» INFORMATION PROVIDED:
● ● ● ● ●

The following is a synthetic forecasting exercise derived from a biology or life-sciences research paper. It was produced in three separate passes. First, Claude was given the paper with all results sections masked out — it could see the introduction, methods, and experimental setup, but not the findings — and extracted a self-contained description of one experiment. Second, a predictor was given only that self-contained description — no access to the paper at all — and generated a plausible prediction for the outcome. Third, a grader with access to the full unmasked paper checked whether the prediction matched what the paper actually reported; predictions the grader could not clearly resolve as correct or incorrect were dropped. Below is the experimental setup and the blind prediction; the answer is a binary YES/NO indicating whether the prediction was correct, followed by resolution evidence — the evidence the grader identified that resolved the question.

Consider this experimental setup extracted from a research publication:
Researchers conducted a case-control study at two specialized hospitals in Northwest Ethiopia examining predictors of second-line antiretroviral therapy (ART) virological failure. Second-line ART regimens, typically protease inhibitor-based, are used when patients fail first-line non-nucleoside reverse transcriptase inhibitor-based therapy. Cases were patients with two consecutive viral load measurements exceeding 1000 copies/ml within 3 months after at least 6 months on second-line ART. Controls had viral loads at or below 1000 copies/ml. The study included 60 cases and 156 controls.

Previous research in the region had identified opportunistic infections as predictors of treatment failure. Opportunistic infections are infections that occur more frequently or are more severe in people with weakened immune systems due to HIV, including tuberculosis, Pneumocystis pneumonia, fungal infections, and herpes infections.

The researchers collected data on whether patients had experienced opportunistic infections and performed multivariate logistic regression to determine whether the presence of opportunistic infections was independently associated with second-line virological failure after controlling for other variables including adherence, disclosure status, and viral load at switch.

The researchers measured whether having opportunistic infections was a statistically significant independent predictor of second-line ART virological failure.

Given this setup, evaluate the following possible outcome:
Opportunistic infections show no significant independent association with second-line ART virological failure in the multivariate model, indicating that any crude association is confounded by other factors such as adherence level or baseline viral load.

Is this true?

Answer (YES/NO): NO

● ● ● ● ●

Reproduce all records exactly, without omissions.

The following is a synthetic forecasting exercise derived from a biology or life-sciences research paper. It was produced in three separate passes. First, Claude was given the paper with all results sections masked out — it could see the introduction, methods, and experimental setup, but not the findings — and extracted a self-contained description of one experiment. Second, a predictor was given only that self-contained description — no access to the paper at all — and generated a plausible prediction for the outcome. Third, a grader with access to the full unmasked paper checked whether the prediction matched what the paper actually reported; predictions the grader could not clearly resolve as correct or incorrect were dropped. Below is the experimental setup and the blind prediction; the answer is a binary YES/NO indicating whether the prediction was correct, followed by resolution evidence — the evidence the grader identified that resolved the question.

Consider this experimental setup extracted from a research publication:
Researchers conducted a case-control study at two specialized hospitals in Northwest Ethiopia examining predictors of second-line antiretroviral therapy (ART) virological failure. Second-line ART regimens, typically protease inhibitor-based, are used when patients fail first-line non-nucleoside reverse transcriptase inhibitor-based therapy. Cases were patients with two consecutive viral load measurements exceeding 1000 copies/ml within 3 months after at least 6 months on second-line ART. Controls had viral loads at or below 1000 copies/ml. The study included 60 cases and 156 controls.

Previous research in the region had identified opportunistic infections as predictors of treatment failure. Opportunistic infections are infections that occur more frequently or are more severe in people with weakened immune systems due to HIV, including tuberculosis, Pneumocystis pneumonia, fungal infections, and herpes infections.

The researchers collected data on whether patients had experienced opportunistic infections and performed multivariate logistic regression to determine whether the presence of opportunistic infections was independently associated with second-line virological failure after controlling for other variables including adherence, disclosure status, and viral load at switch.

The researchers measured whether having opportunistic infections was a statistically significant independent predictor of second-line ART virological failure.

Given this setup, evaluate the following possible outcome:
Opportunistic infections show no significant independent association with second-line ART virological failure in the multivariate model, indicating that any crude association is confounded by other factors such as adherence level or baseline viral load.

Is this true?

Answer (YES/NO): NO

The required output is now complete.